Nothing hurts morale more than salt in your crannies!

However, despite this massive improvement, Jerry is still suffering from a major injury, one so severe that he would easily be welcomed into the ranks of all the real and fictional pirates with bodily damage.  Oddly enough, Jerry received this injury not when battling the wind and waves offshore, but rather while happily bobbing in a calm anchorage while his crew enjoyed an afternoon nap.

WHAM!

A neighbor’s bowsprit plowed into Jerry’s starboard hull, ripping an 18” hole amidships, just under the gunnels.

Ouch!

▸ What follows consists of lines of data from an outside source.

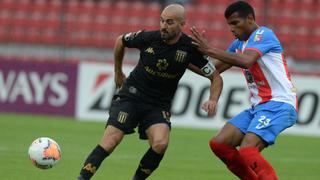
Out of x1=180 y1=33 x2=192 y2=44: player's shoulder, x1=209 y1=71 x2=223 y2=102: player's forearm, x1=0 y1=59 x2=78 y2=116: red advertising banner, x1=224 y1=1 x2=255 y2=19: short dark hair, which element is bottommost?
x1=0 y1=59 x2=78 y2=116: red advertising banner

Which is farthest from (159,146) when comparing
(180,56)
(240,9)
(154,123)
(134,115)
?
(240,9)

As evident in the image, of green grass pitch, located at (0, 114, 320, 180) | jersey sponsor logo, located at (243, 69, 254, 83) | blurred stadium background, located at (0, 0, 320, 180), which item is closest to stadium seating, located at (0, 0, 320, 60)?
blurred stadium background, located at (0, 0, 320, 180)

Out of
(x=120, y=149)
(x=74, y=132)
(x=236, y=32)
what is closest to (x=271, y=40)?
(x=236, y=32)

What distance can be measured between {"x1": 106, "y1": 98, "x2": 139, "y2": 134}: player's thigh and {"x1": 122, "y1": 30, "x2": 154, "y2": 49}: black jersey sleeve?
0.60 m

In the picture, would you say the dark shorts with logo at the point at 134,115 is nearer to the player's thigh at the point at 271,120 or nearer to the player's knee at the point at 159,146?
the player's knee at the point at 159,146

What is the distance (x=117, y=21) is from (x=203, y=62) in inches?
495

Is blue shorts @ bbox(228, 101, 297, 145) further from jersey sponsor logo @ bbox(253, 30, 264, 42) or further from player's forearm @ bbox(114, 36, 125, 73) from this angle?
player's forearm @ bbox(114, 36, 125, 73)

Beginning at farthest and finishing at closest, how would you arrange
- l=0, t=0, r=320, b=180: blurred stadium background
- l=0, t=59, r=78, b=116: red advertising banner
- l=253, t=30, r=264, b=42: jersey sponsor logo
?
l=0, t=59, r=78, b=116: red advertising banner < l=0, t=0, r=320, b=180: blurred stadium background < l=253, t=30, r=264, b=42: jersey sponsor logo

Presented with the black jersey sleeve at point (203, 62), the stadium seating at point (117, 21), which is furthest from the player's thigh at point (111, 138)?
the stadium seating at point (117, 21)

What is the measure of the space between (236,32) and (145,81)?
114cm

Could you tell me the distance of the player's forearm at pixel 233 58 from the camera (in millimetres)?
8477

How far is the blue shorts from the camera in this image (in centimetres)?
852

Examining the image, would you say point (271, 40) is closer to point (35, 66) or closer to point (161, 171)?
point (161, 171)

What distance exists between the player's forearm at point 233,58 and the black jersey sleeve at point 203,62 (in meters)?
0.57
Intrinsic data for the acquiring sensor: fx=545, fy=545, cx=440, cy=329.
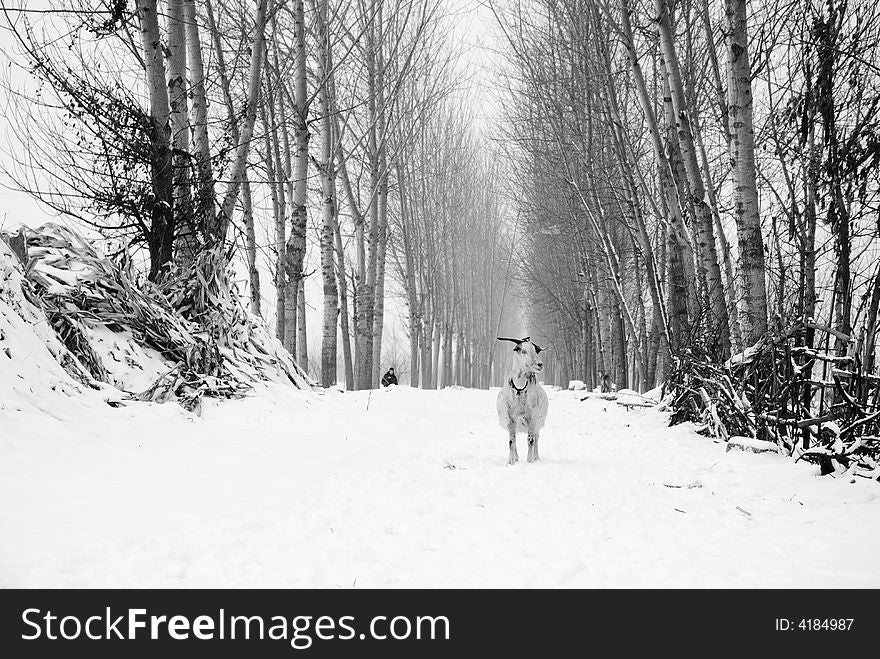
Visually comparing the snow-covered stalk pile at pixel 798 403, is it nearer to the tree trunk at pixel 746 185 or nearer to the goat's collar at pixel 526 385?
the tree trunk at pixel 746 185

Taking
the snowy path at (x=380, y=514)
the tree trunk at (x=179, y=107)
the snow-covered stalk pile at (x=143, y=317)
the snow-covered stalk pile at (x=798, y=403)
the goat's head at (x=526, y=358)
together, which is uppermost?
the tree trunk at (x=179, y=107)

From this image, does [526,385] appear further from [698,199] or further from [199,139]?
[199,139]

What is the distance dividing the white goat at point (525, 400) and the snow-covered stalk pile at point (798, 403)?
1877 millimetres

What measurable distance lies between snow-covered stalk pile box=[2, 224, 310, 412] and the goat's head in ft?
9.57

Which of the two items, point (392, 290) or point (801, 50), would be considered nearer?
point (801, 50)

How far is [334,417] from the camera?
20.6 feet

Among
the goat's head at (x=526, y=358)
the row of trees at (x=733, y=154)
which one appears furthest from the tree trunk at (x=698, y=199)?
the goat's head at (x=526, y=358)

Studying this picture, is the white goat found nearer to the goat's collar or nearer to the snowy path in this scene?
the goat's collar

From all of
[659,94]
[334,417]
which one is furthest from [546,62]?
[334,417]

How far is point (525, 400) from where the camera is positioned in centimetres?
478

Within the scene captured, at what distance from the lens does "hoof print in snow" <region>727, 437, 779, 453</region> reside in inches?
172

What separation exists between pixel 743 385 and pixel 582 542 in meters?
3.74

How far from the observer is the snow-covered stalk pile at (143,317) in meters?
4.86

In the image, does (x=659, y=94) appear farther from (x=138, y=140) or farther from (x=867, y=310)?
(x=138, y=140)
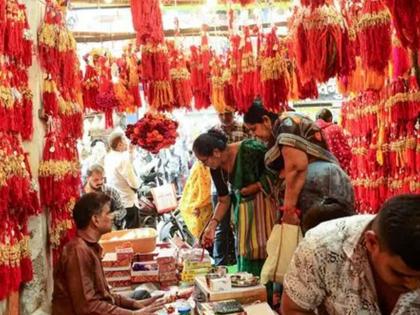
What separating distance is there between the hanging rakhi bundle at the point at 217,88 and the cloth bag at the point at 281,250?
219 centimetres

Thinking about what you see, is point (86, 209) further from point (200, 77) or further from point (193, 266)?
point (200, 77)

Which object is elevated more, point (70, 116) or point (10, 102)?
point (10, 102)

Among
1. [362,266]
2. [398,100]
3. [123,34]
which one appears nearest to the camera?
[362,266]

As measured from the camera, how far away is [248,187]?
418 cm

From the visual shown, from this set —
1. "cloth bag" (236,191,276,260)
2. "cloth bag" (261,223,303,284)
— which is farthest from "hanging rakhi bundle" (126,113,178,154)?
"cloth bag" (261,223,303,284)

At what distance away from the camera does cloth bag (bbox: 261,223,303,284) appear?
3.12 metres

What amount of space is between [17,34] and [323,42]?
1558 millimetres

But hey — look at that gorgeous water!

Our mortified neighbor, who was just as surprised in that moment as we were, had started his monohull’s engine to generate some power, unaware that he had started it in gear.

And so the Burnetts are living out the Captain Ron quote on their boat cards: “If something’s gonna happen, it’s gonna happen out there!” 

“Something” is the operative word here. It encompasses all possible calamity: the usual shit you can anticipate, and the random shit you can’t.

Apparently, the sole Bermudan fiberglasser is off-island and enjoying a month-long vacation.  This must explain why Mel just saw Greg board the boat with a shopping bag full of huge tubes of 5200.  Meanwhile, Mel is starting to come to terms with the fact that her dream of living on a boat with all of the tools put up and out of sight will never materialize.

And so now Jerry, battered but not beaten, awaits the structural equivalent of an eyepatch, with hopes for an eye transplant in the future, perhaps in St. Martin. Mel only hopes that this particular movie quote, slightly altered for effect, is not portentious about their future voyages.

4 Comments

  1. Thank you for the humorous update. It makes my mishap look like a knee scrape on a sidewalk.

  2. I wasn’t worried until I saw “5200!” Good luck.

    We had a rougher than expected passage from Virgin Gorda to Saint Martin. Our anchor lock decided to fail. That was exciting. The good news was that my auto-inflating PFD worked. I was tethered and remained in the boat.

    Cheers, RickG

    1. Oh wow! Glad you are okay! I am pretty sure I would be in full freak-out mode if my PFD ever inflates during a mishap — it’s so dramatic!!